# Poljot Chronograph



## pauluspaolo (Feb 24, 2003)

Here's my Poljot Chronograph. Not sure if it's a classic or not so I didn't post it in the thread below. I bought it from Russia about 4 years ago, seems to keep very good time when I wear it, which is very very rarely these days. Not sure why I don't wear much as it's a good looking watch. There is a sort of brushed part to the bezel which contrasts nicely with the polished case. Apparently it's one of Poljots limited editions and has No 334/500 engraved on the case side. The black leather strap is the best I've ever seen on a Russian watch and very comfortable to wear. Diameter is 40mm including the crown and 37mm without, lug width is 18mm. The back is snap on not screw on and has no markings of any kind other than the number 262288. No idea what this means at all. The movement is the standard p3133 presumably.

I made the box it's resting on the CNC milling machine we have at work out of some sort of hard wood (Mahogany possibly) we had lying about.

So there you go that's my Poljot chronograph. I had another one but Mr Crowley now has that. I like the watches a lot but have little use for a chronograph function so I doubt that I'll get another (much prefer my monotonous procession of black faced divers watches







).

Many thanks for reading

Cheers

Paul


----------



## Roger (May 17, 2003)

Paul,

Really nice box......perhaps a bit of green beize in the bottom?

Are you taking orders?

Regards

Roger


----------



## Guest (Sep 14, 2003)

Hi Paul,

Nice looking watch







Did you get the Seiko i sent on friday? It might not have reached you yet.

Cheers, James.


----------



## pauluspaolo (Feb 24, 2003)

Hi Roger

Sorry no orders as they are complete sods to make!! Despite the fact that the milling machine is computer controlled we don't actually have a computer set up for it so it was all done by hand and eye ......... nightmare!! The green baize is a good idea though, I just need to find some.

Gspotter

Thanks for the Seiko but it hasn't arrived yet. If you sent it on Friday it may well arrive tomorrow.
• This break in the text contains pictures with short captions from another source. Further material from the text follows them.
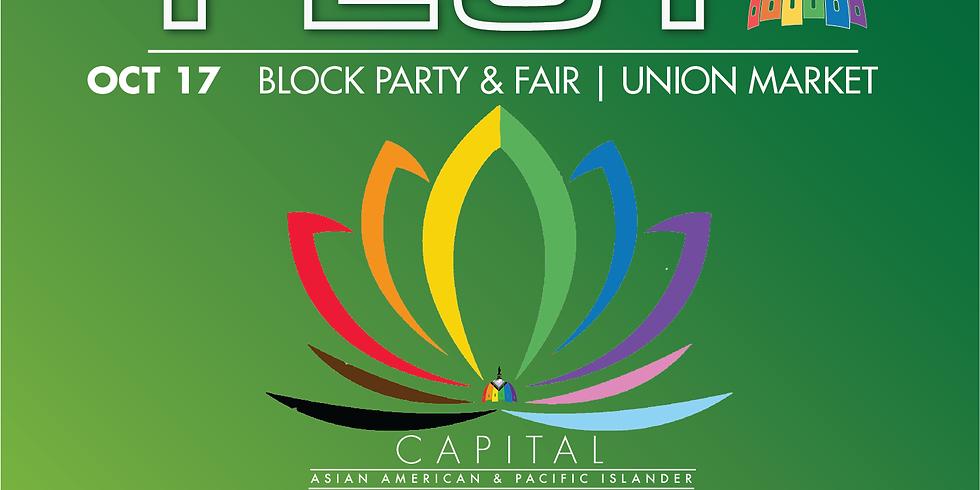 Colorful Fest Block Party & Fair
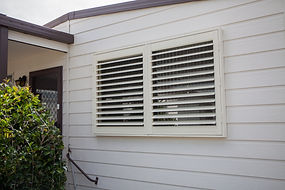 New Blinds And Shutters - Aluminium Shut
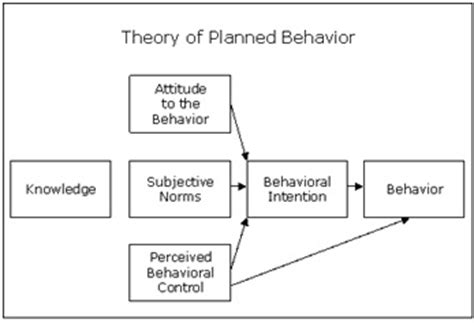 Good Job Resume Examples by Theory Of Planned Behavior Ajzen Definition Human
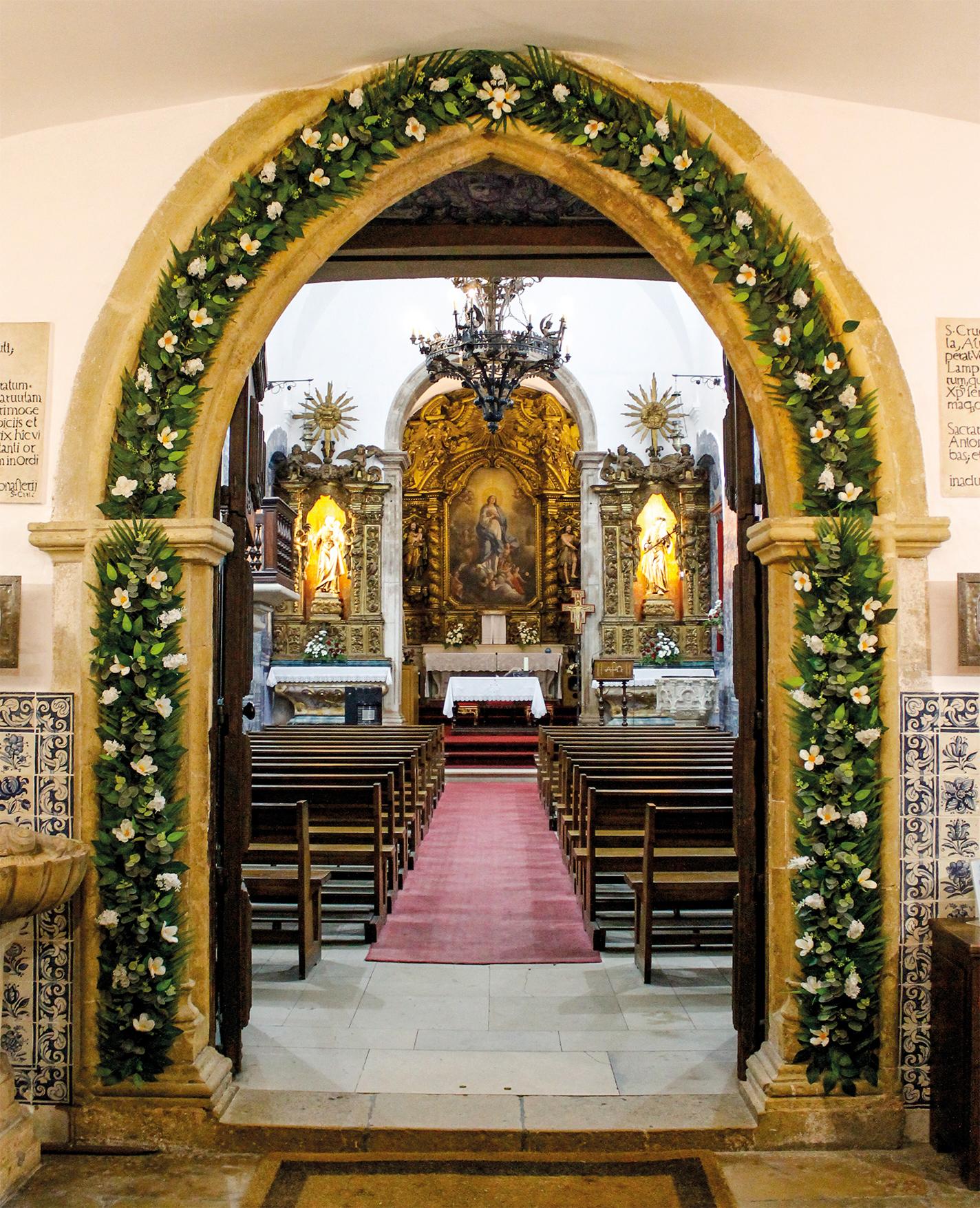 Porta Santa do Jubileu dos 800 anos da Vocação Franciscana de Santo António, na Igreja de Santo António dos Olivais, Coimbra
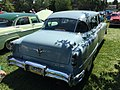 1953 Chrysler Custom Imperial limousine at 2015 Macungie show 2of4.jpg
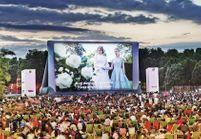 Cinéma en plein air de la Villette : découvrez les films projetés !
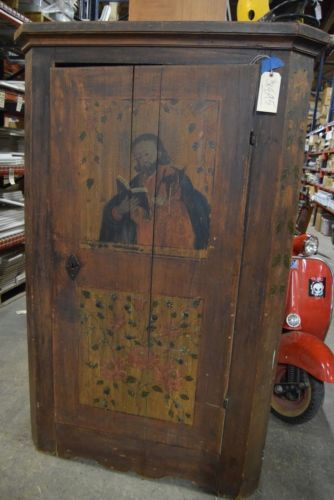 Antique-One-of-a-Kind-Hand-Painted-Saint-Matthew-Cabinet
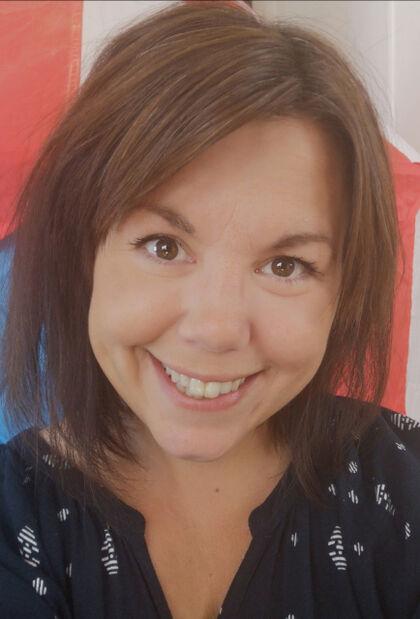 Kathrine Nor Gundersen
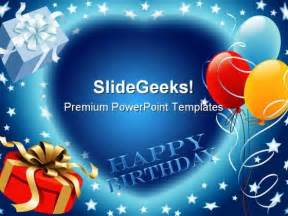 powerpoint templates birthday happy birthday template presentation magazine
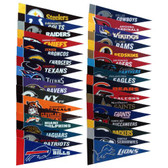 NFL Mini Pennant Set RICOFBMP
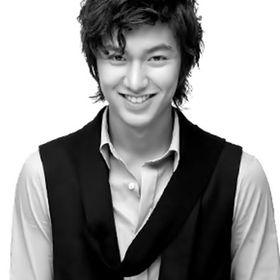 samprina Lee Min ho
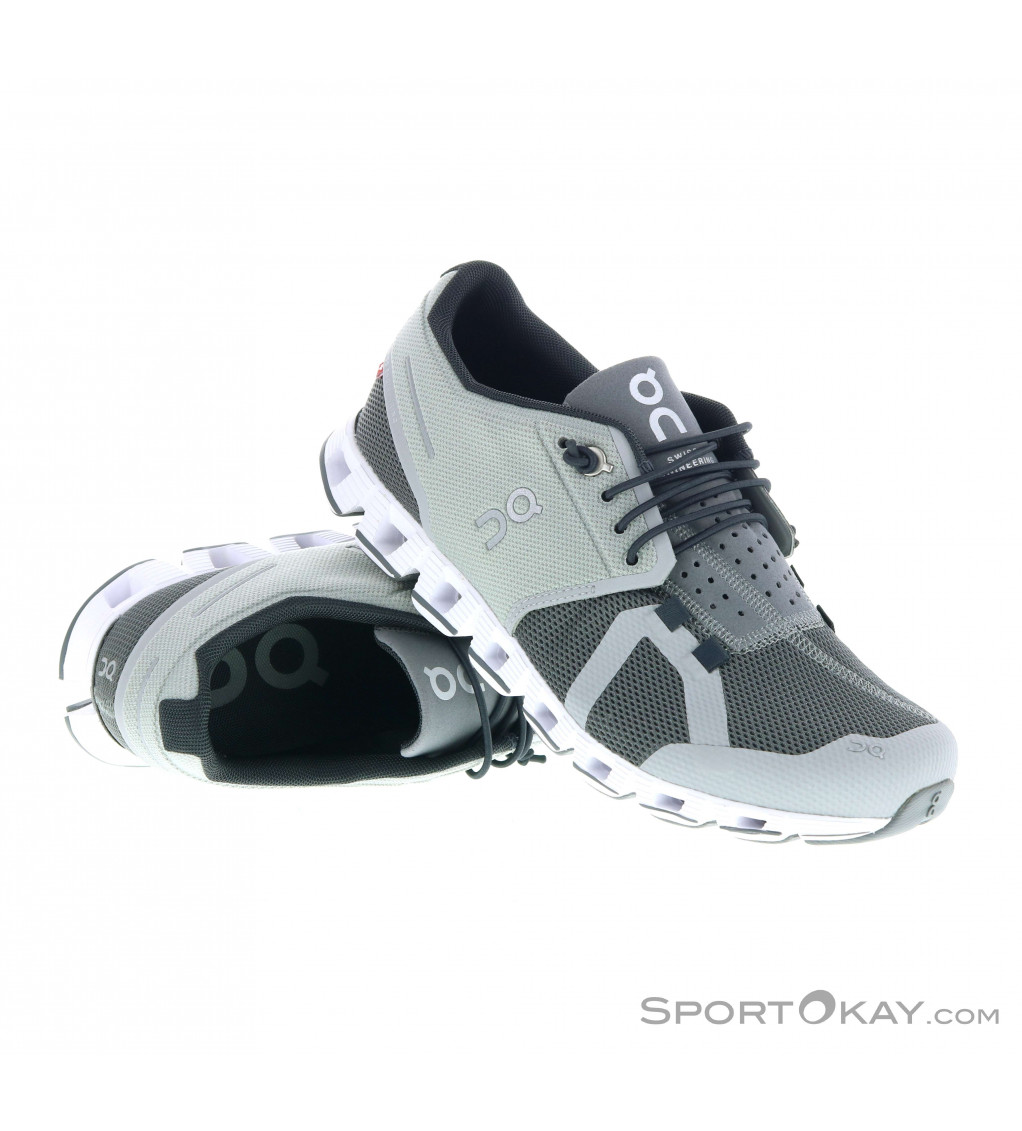 On Cloud Womens Running Shoes - All
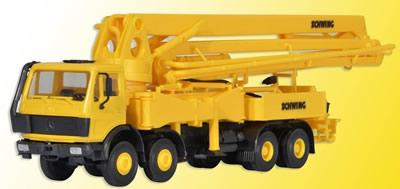 Kibri 10200 - H0 SCHWING concrete pump 4-axle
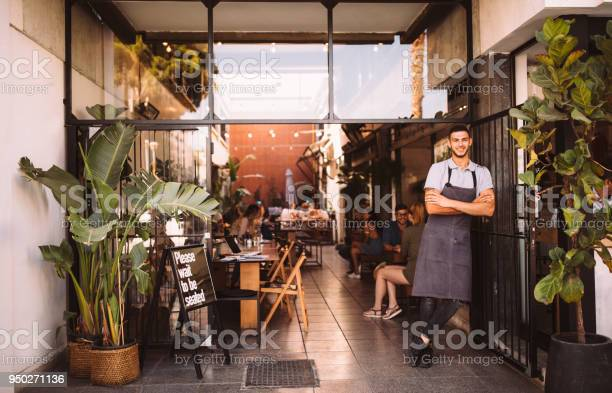 Young male business owner standing outside hipster urban caf picture id950271136?b=1&k=6&m=950271136&s=612x612&h=seeyf3xg80tpd2vbfbqa2nmvqplgn 917eeia7msvkk=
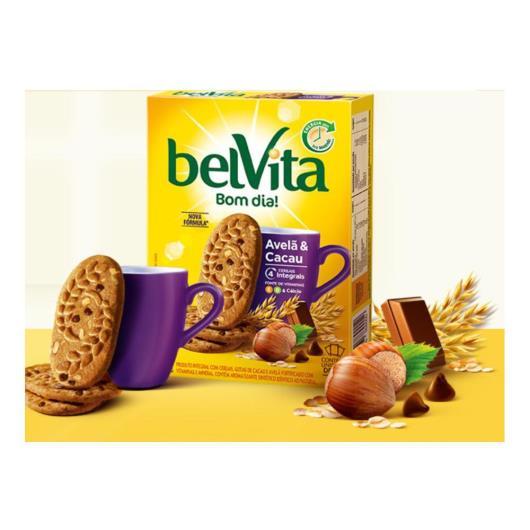 Biscoito BELVITA Avelã e Cacau (3 Unidades) 75g - Imagem em destaque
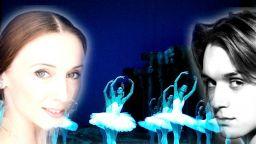 """Звездната Светлана Захарова отново в София за балета """"Баядерка"""""""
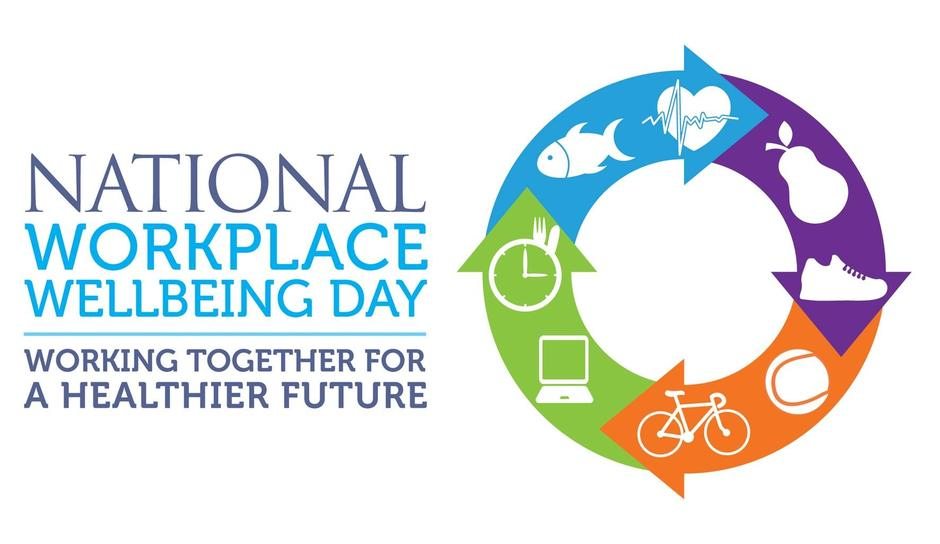 Workplace wellbeing day logo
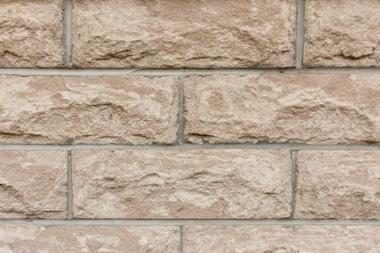 stone-wall-panels-seattle-wa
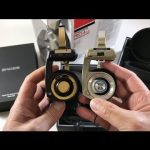 Koss-Porta-Pro-headphones Review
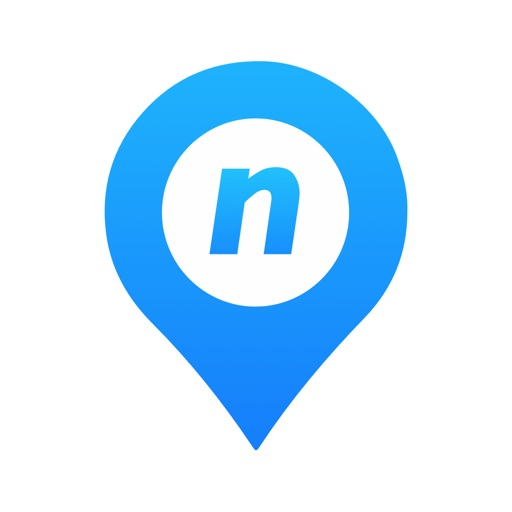 nori-naマップ-ヒッチハイクの事前予約アプリ!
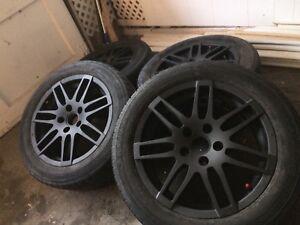 Mags Audi noir mât 16 pouces
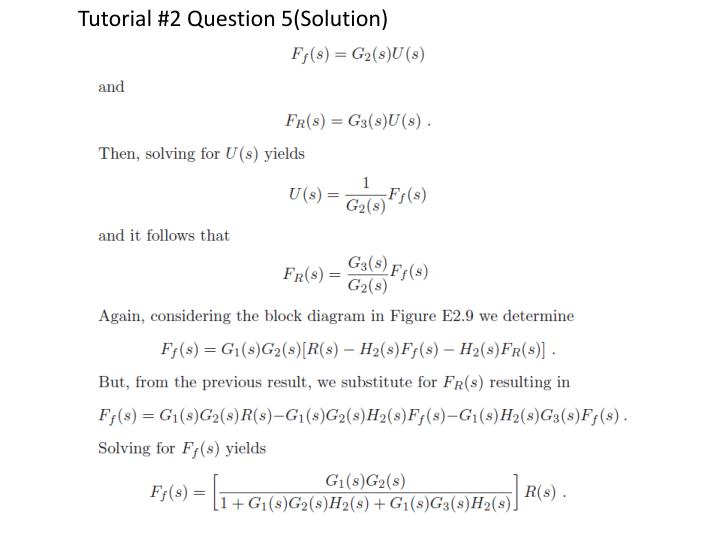 Tutorial #2 Question 5(Solution)
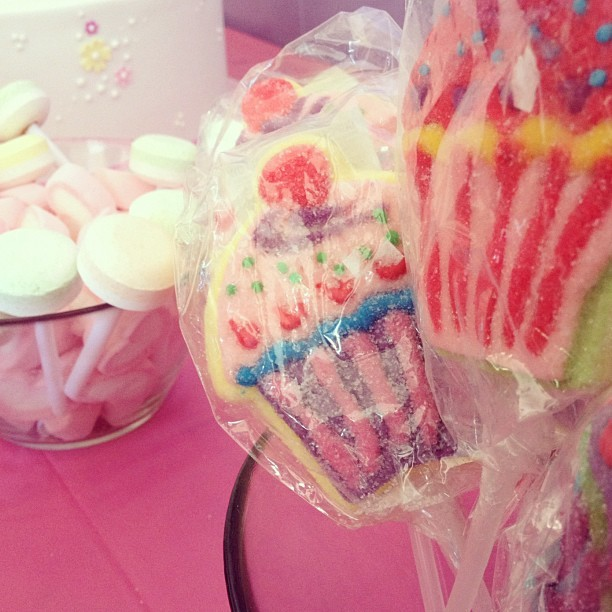 Cupcake cookie and lollipops! We love super sweet treats #saboskirt (Taken with Instagram)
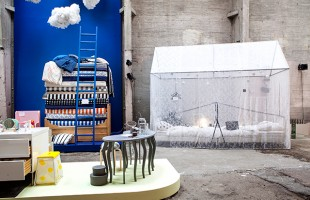 ikea_cataloguelaunch_norway_lokal54_5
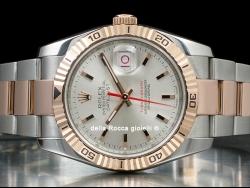 Rolex Datejust Turnograph 116261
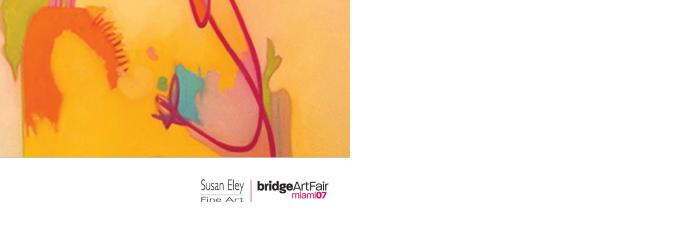 Bridge Art Fair 2007
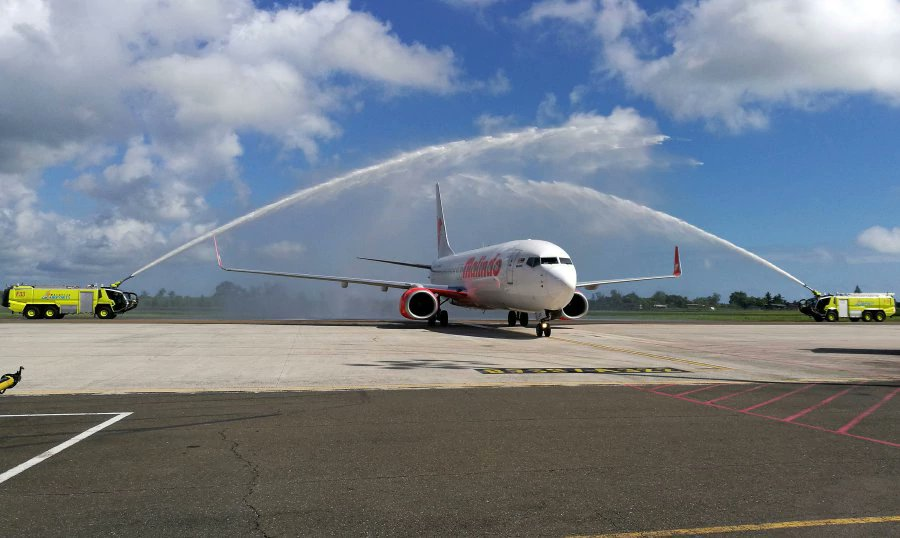 First special direct charter flight to Sandakan brings 160 tourists from Taiwan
I'll let you know when it does and post a picture on the forum. Many thanks.

I'll try and take a better picture of the box when I've a moment.

Cheers

Paul


----------



## Roger (May 17, 2003)

Paul.

Oh rats......never mind, you could make a minor killing with that product..with some brass fittings, would look superb.

BTW my daughter gets the green beize at the local embroidery shop, its quite cheap....I stick it down with that white PVA glue, works fine and holds well.

If you reconsider, let me know.

Roger


----------



## pauluspaolo (Feb 24, 2003)

Hi Roger

That's a couple of people who've said I could sell loads of these boxes. I have made three, but one of them is more of a conventional trinkets box (but it currently holds 2 watches







). The other is in the same style as the one I pictured it just isn't made from the same decent wood (the graining on the one I pictured is excellent).

The trouble is that due to the lack of decent wood and the fact that the boxes have to be made by hand they all end up a bit different and mistakes are easily made. I'll post some more pictures of them and see what the reaction is. If there's some interest I'll try and make a few more but don't hold your breath, I make them in my lunch hour when I'm not in the mood to put my feet up!

Cheers

Paul


----------



## Stan (Aug 7, 2003)

Paul,

Well done. I admire you skill, but do what you want to. No pressure.

Now to the watch, how many jewels does it claim? 23 or 25? Could be an ETA or a Poljot 3133, depends on how many jewels, I guess.

I've seen some Vostok chronos recently with p3133 movements and the usual "picture" dials.

Vostok should move away from the "novelty" dials and make some "sensible" ones. s***, Vostok make good watches. Why stick with the outdated Ex Sov U style?

We should let them know that they don't have to rely on the former USSR kick, for western tastes.

Vostok, make the watches you make, just change the dials, please.

Will Vostok listen? Who knows?

Nice boxes Paul.

Stan.


----------



## Sargon (Feb 24, 2003)

Here's a pic of my only Poljot chrono. It really caught my eye first time I saw it. I like the cyrillic script. Yours is quite nice Paul. Very militay like. Several times I've thought about buying the Omega Dynamic chrono knock off, but have refrained so far.


----------



## pg tips (May 16, 2003)

Sargon, that is gorgeous! More pics please! Whats the crown at 10 for? Rotating Bezel?

btw whats the new avatar?


----------



## Roger (May 17, 2003)

Sargon.

The minute sub-dial layout is almost idential to the Yuri Gagarin limited edition which they produced a while back.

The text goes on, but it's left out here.